> **TEXT BLOCK**:
<<<<

Victoria Ruiz (Downtown Boys) on Kendrick Lamar’s Necessary Power

In the face of white supremacy, DAMN. demands respect.

Kendrick Lamar’s new album, DAMN., isn’t concerned with whether or not America wants to listen to him. It makes clear that we need to listen to him.

Section 80, Lamar’s 2011 studio debut, was a sort of cosmic glue, bringing experimental jazz sounds together with personal and political messages about Lamar’s experience as an American black man. On 2012’s Good Kid, M.A.A.D. City, Lamar found new potency, stitching his songs with interludes in the form of voicemail messages from his mom. “Real” features the line, “What does love got to do with it when you don’t love yourself?”—a simple idea for people who are groomed to feel their self-worth; a revolutionary one for people who are targets of white supremacy’s racial, class, and gender hierarchies.

>>>>

Can you transcribe the Kendrick Lamar text from "Section 80, Lamar’s" to "and gender hierarchies.", keeping every word and punctuation mark unchanged?

> **SUPPLIED DATA**:
<<<<

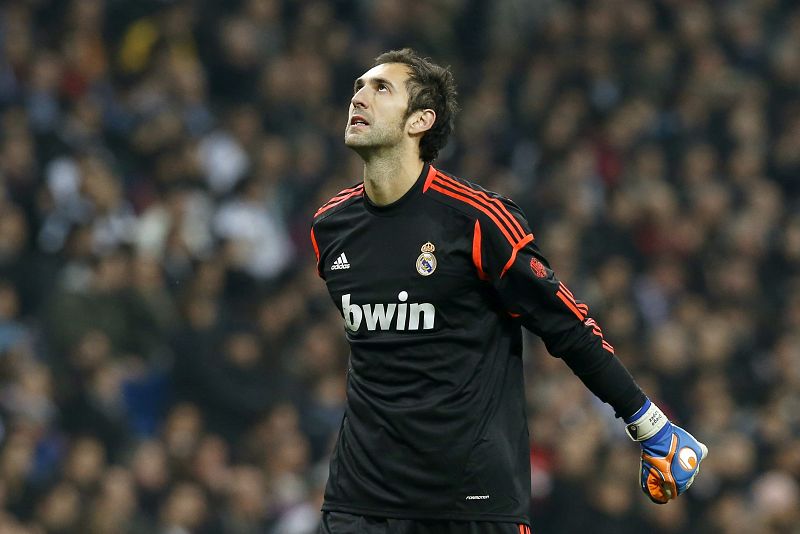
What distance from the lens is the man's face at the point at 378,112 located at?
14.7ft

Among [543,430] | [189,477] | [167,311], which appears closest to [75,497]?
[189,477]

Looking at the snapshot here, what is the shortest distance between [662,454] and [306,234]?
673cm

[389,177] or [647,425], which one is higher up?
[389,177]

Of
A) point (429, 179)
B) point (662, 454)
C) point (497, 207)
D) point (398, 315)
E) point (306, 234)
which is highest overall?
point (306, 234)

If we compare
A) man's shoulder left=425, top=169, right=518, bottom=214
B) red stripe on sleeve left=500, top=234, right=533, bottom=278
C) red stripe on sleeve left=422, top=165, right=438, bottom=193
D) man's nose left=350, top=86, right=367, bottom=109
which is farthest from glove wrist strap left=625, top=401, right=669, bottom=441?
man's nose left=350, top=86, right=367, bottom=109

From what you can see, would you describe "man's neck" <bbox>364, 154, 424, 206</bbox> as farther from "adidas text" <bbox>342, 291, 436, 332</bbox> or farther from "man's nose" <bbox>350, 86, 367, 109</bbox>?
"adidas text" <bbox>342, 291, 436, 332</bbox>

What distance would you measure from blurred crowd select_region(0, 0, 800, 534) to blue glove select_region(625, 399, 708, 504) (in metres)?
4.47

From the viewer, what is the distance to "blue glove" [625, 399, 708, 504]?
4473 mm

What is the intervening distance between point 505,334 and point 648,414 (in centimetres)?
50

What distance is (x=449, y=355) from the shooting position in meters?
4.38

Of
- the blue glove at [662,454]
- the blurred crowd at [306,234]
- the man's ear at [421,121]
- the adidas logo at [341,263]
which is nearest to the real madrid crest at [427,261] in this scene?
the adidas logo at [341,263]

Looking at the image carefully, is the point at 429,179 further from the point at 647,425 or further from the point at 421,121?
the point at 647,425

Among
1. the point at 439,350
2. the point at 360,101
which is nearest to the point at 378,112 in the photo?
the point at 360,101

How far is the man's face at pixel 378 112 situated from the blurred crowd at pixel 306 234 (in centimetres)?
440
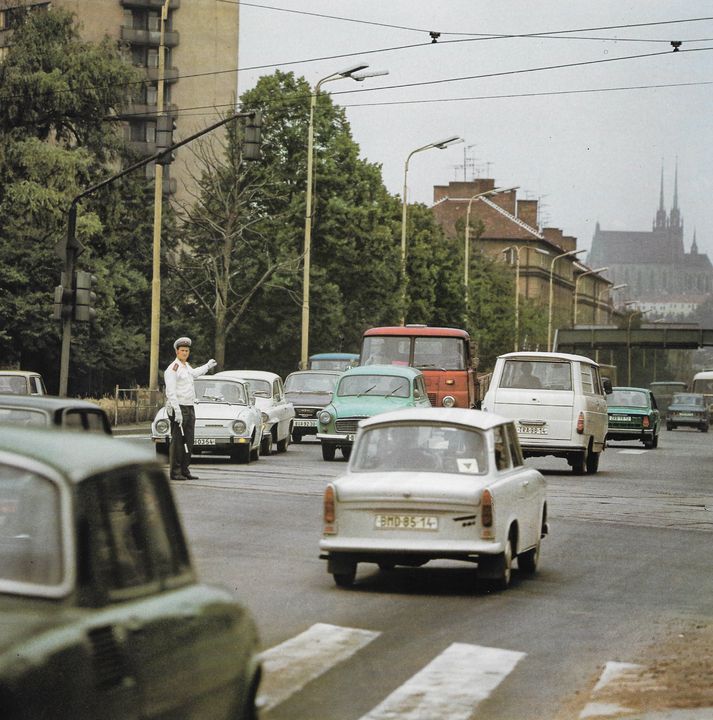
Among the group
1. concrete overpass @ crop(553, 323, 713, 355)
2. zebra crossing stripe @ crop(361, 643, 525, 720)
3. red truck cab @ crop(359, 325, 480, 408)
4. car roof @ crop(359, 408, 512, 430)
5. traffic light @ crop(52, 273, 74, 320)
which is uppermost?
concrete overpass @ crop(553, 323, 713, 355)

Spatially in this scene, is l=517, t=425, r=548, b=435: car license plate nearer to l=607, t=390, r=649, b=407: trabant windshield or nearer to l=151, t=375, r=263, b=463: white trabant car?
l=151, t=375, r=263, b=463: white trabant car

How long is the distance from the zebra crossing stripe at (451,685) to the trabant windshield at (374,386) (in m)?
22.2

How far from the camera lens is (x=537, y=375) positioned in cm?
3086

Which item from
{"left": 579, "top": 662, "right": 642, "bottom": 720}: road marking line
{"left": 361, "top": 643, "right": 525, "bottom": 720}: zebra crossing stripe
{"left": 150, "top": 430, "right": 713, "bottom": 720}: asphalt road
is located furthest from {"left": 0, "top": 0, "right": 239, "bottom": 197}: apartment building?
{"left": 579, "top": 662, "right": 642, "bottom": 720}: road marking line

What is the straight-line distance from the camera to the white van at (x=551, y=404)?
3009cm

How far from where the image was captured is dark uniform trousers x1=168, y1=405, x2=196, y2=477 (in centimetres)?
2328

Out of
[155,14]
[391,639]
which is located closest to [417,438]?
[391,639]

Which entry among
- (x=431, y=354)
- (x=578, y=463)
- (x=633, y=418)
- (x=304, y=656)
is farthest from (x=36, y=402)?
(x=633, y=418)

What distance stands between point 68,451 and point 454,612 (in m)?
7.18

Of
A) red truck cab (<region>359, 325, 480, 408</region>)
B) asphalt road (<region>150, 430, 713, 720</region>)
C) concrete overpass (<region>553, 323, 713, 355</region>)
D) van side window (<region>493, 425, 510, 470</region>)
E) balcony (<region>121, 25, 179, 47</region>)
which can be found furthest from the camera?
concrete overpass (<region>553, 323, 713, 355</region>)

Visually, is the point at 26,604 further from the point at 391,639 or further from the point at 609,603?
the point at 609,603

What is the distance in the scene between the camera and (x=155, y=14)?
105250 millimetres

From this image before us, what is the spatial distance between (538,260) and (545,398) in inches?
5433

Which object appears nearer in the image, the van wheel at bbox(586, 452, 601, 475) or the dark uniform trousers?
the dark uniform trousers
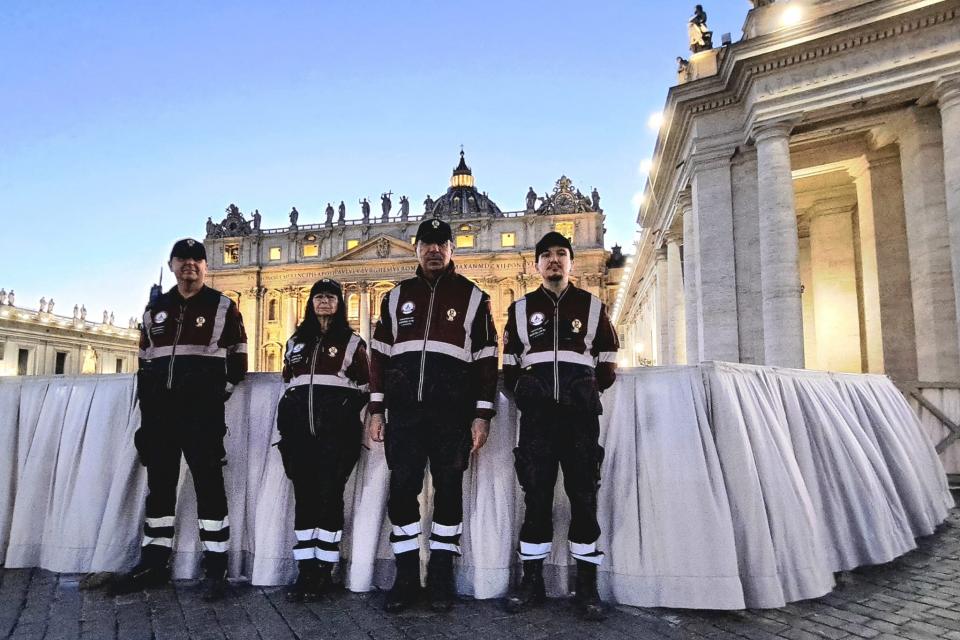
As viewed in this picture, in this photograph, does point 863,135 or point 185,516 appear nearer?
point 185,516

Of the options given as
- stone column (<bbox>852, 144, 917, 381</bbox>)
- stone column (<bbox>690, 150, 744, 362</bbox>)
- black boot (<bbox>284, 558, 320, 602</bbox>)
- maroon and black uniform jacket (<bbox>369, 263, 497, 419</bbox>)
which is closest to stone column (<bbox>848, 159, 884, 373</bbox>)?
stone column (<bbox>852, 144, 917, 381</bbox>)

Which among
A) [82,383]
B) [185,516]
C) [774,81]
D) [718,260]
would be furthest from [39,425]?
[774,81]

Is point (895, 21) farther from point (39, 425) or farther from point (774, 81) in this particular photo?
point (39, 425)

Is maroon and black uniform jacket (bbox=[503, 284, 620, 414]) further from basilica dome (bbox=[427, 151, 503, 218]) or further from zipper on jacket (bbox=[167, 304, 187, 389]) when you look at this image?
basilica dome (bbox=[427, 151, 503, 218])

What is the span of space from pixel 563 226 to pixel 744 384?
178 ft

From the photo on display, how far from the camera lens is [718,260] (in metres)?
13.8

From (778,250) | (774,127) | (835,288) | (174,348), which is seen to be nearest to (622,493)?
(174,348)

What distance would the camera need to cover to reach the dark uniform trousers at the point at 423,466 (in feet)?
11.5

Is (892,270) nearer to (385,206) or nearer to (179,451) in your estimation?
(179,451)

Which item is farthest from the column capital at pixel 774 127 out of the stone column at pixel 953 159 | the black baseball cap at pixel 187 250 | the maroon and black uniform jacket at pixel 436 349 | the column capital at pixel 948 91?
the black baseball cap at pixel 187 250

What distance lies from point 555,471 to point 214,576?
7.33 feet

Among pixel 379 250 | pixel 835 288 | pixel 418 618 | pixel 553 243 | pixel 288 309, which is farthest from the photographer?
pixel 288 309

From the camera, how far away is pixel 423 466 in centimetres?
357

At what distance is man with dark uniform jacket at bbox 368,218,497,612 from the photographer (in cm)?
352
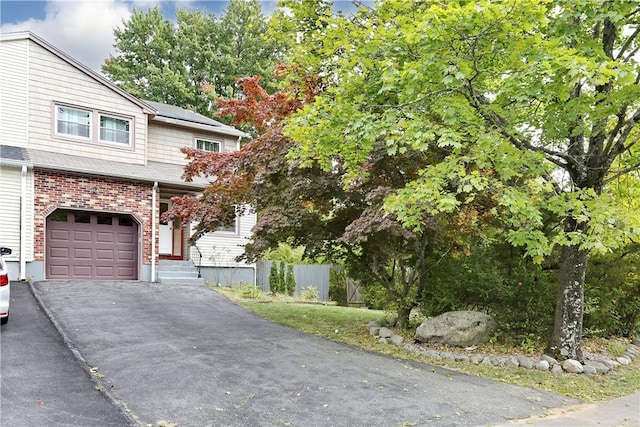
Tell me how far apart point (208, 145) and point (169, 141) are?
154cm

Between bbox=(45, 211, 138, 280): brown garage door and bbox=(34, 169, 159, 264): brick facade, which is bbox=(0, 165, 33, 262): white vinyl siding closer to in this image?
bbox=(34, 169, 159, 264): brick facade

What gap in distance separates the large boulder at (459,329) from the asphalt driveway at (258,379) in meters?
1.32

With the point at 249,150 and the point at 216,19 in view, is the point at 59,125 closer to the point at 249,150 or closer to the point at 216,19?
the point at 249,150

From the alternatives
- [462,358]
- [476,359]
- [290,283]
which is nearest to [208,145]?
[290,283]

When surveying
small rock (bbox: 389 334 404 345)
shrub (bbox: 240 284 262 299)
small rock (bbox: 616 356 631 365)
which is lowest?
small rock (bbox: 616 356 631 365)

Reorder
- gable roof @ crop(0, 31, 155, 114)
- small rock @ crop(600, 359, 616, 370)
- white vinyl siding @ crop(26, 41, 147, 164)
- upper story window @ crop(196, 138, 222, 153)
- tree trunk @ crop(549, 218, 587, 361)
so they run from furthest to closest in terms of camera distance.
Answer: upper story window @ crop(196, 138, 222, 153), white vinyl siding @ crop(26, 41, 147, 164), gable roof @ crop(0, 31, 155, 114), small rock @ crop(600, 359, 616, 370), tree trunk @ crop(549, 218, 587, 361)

>>>>

> **TASK OUTPUT**:
Section 80, Lamar’s 2011 studio debut, was a sort of cosmic glue, bringing experimental jazz sounds together with personal and political messages about Lamar’s experience as an American black man. On 2012’s Good Kid, M.A.A.D. City, Lamar found new potency, stitching his songs with interludes in the form of voicemail messages from his mom. “Real” features the line, “What does love got to do with it when you don’t love yourself?”—a simple idea for people who are groomed to feel their self-worth; a revolutionary one for people who are targets of white supremacy’s racial, class, and gender hierarchies.